Entries taken from a dataset:

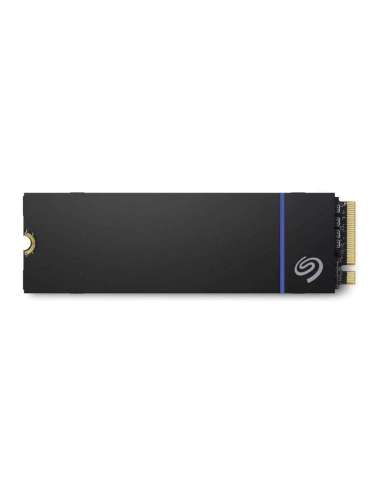 Seagate Game Drive 1TB SSD PCIE GEN4 PS5 NVME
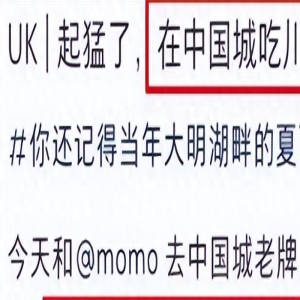 66岁张铁林英国露面,秃头老年斑、穿旧衣,走路踉跄无人扶显沧桑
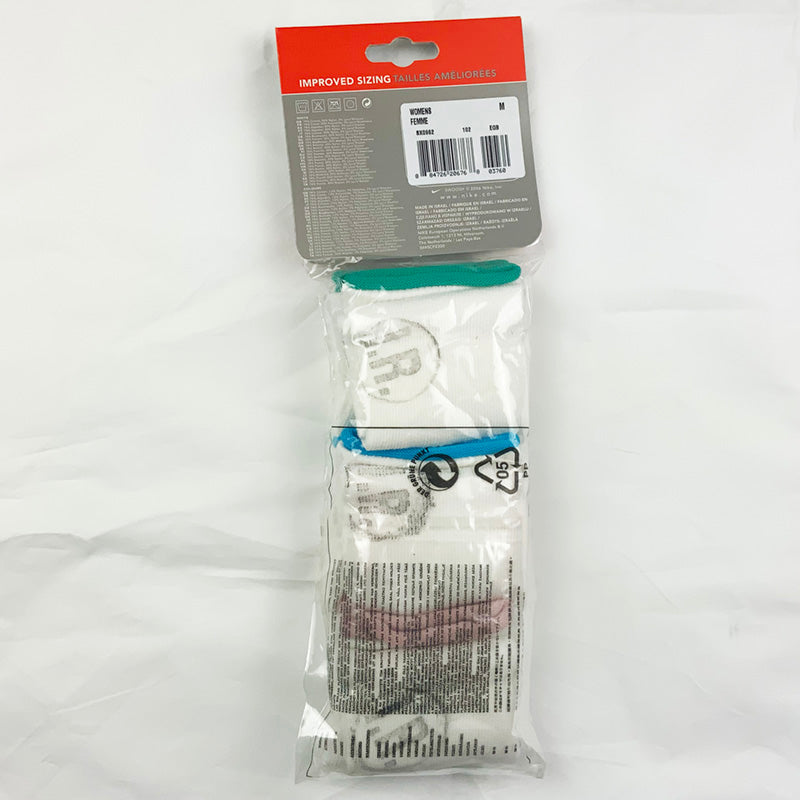 Vintage Nike Sports Socks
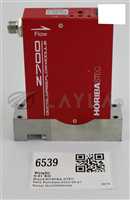 SEC-Z724AGX/--/HORIBA-STEC SERIES Z700 MFC, AMAT PN: 0190-41108 SEC-Z724AGX/--/_01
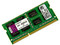 Memoria Kingston de 2GB, Modelo: KAC-MEMH/2G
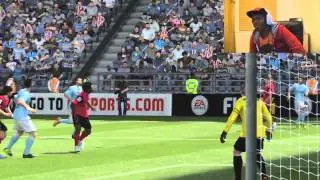 TOTY PINK SLIPS   KSI Vs Gonth FIFA 14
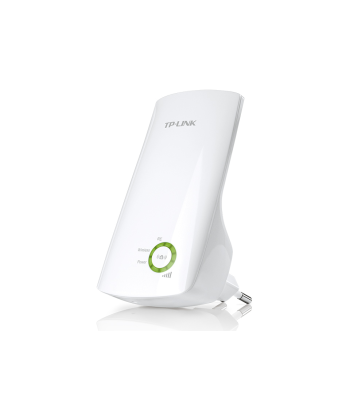 Wi-Fi signalo kartotuvas TP-LINK TL-WA854RE, 2,4 GHz, 300Mb/s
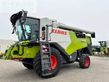 Cosechadora de Cereal - Claas - trion 650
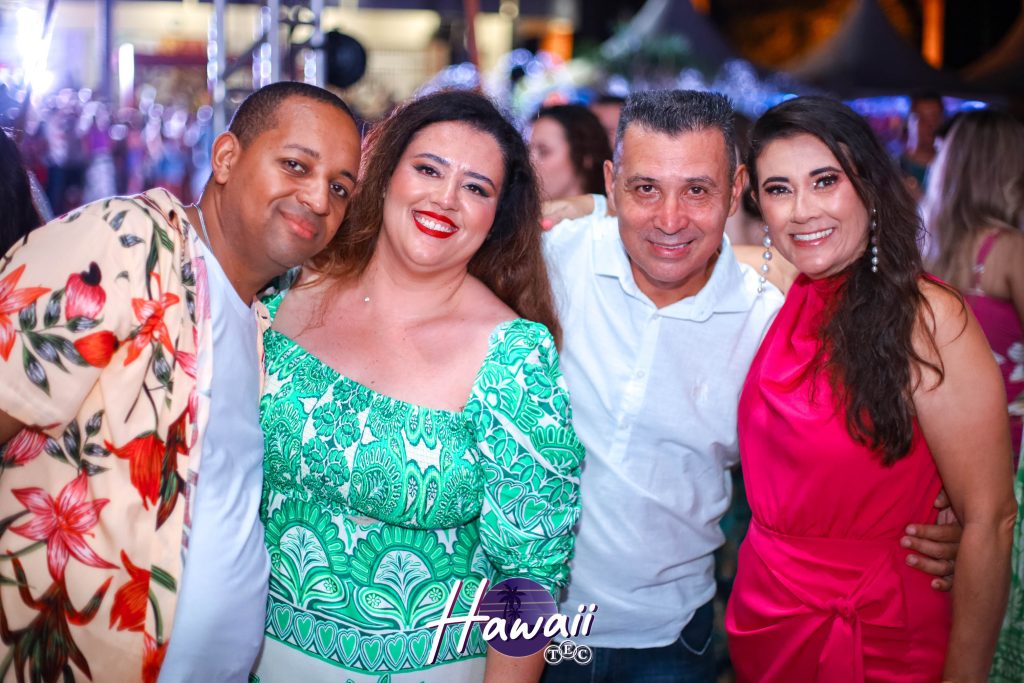 Hawaii TEC 2023 – Parte III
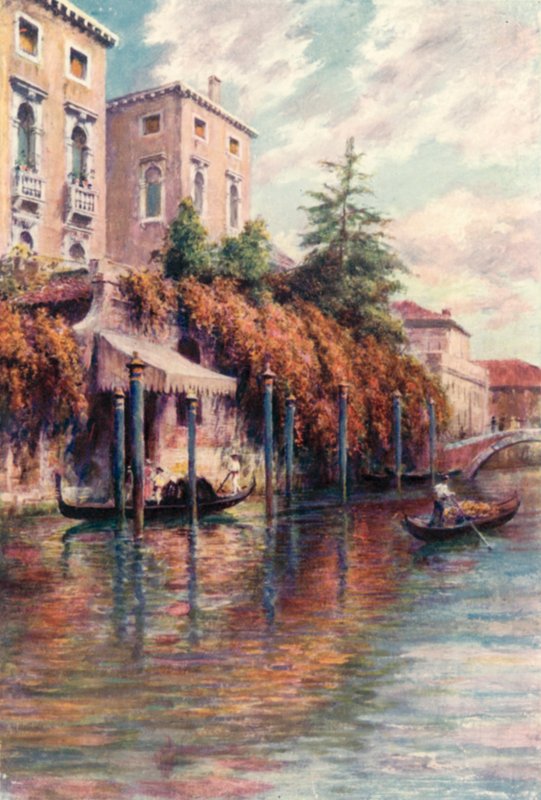 Jardim, clary, clary de A. Trevor Haddon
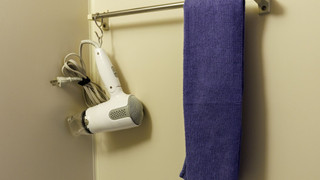 [禁煙] 洋室1~2名〈街側〉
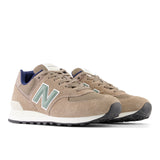 NEW BALANCE 574 BROWN U574SBB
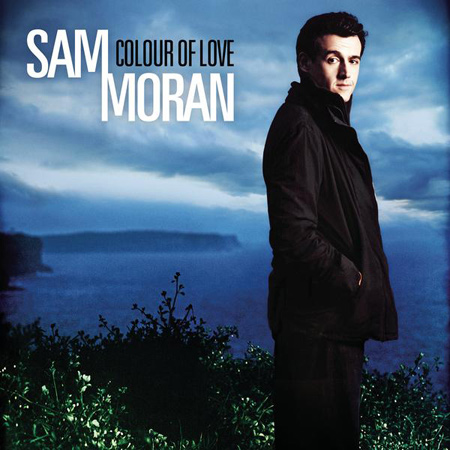 Sam Moran - Colour Of Love (2010)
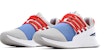 (W) Under Armour Breathe Lace NM 'Hitam Kelabu' 3024801-100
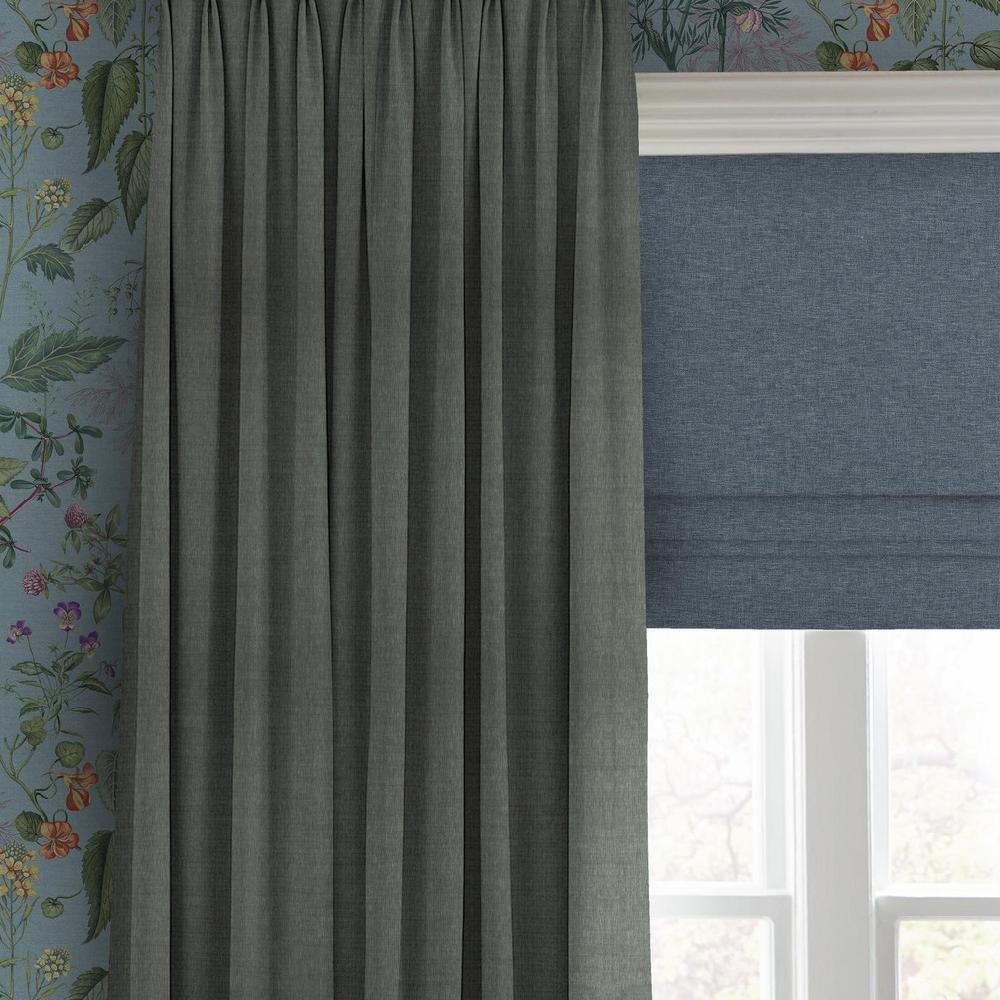 Graham & Brown Whitaker Kingfisher Curtain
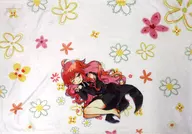 シュヴェーゲリン de Rusalka Tudo bem, tudo bem, cobertor "Dies irae" Festival elétrico 2016 Winter in shinjuku Goods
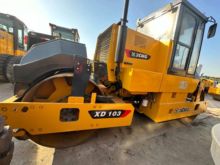 2022 XCMG XD103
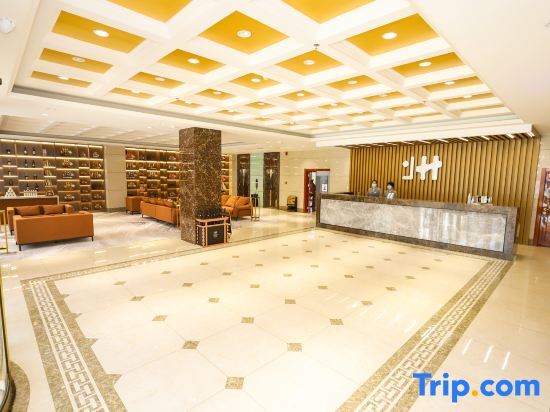 Чэндэ: JiZhou Hotel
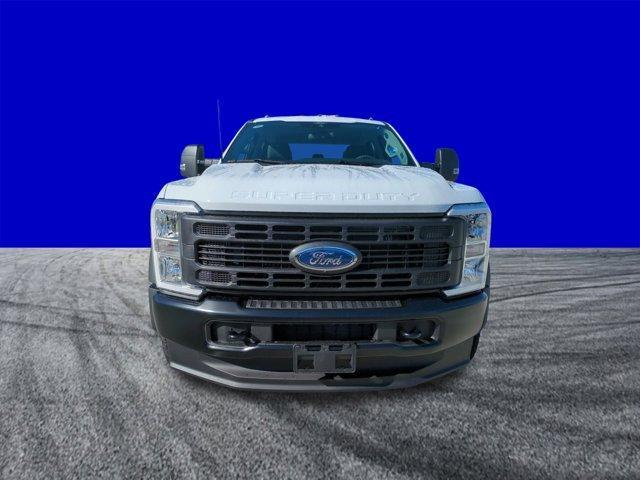 new 2026 Ford F-450 car, priced at $80,585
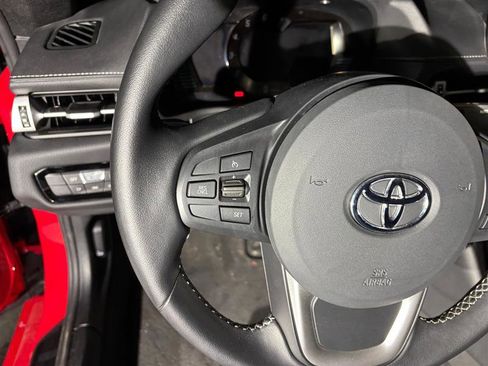 Used 2024 Toyota Supra image 15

• Your task:
Can you change "Used" to "Pre-owned" and then give back every entry above with nothing else altered, leaving out the pictures?

• Task response:
 Seagate Game Drive 1TB SSD PCIE GEN4 PS5 NVME
 66岁张铁林英国露面,秃头老年斑、穿旧衣,走路踉跄无人扶显沧桑
 Vintage Nike Sports Socks
 SEC-Z724AGX/--/HORIBA-STEC SERIES Z700 MFC, AMAT PN: 0190-41108 SEC-Z724AGX/--/_01
 Memoria Kingston de 2GB, Modelo: KAC-MEMH/2G
 TOTY PINK SLIPS   KSI Vs Gonth FIFA 14
 Wi-Fi signalo kartotuvas TP-LINK TL-WA854RE, 2,4 GHz, 300Mb/s
 Cosechadora de Cereal - Claas - trion 650
 Hawaii TEC 2023 – Parte III
 Jardim, clary, clary de A. Trevor Haddon
 [禁煙] 洋室1~2名〈街側〉
 NEW BALANCE 574 BROWN U574SBB
 Sam Moran - Colour Of Love (2010)
 (W) Under Armour Breathe Lace NM 'Hitam Kelabu' 3024801-100
 Graham & Brown Whitaker Kingfisher Curtain
 シュヴェーゲリン de Rusalka Tudo bem, tudo bem, cobertor "Dies irae" Festival elétrico 2016 Winter in shinjuku Goods
 2022 XCMG XD103
 Чэндэ: JiZhou Hotel
 new 2026 Ford F-450 car, priced at $80,585
 Pre-owned 2024 Toyota Supra image 15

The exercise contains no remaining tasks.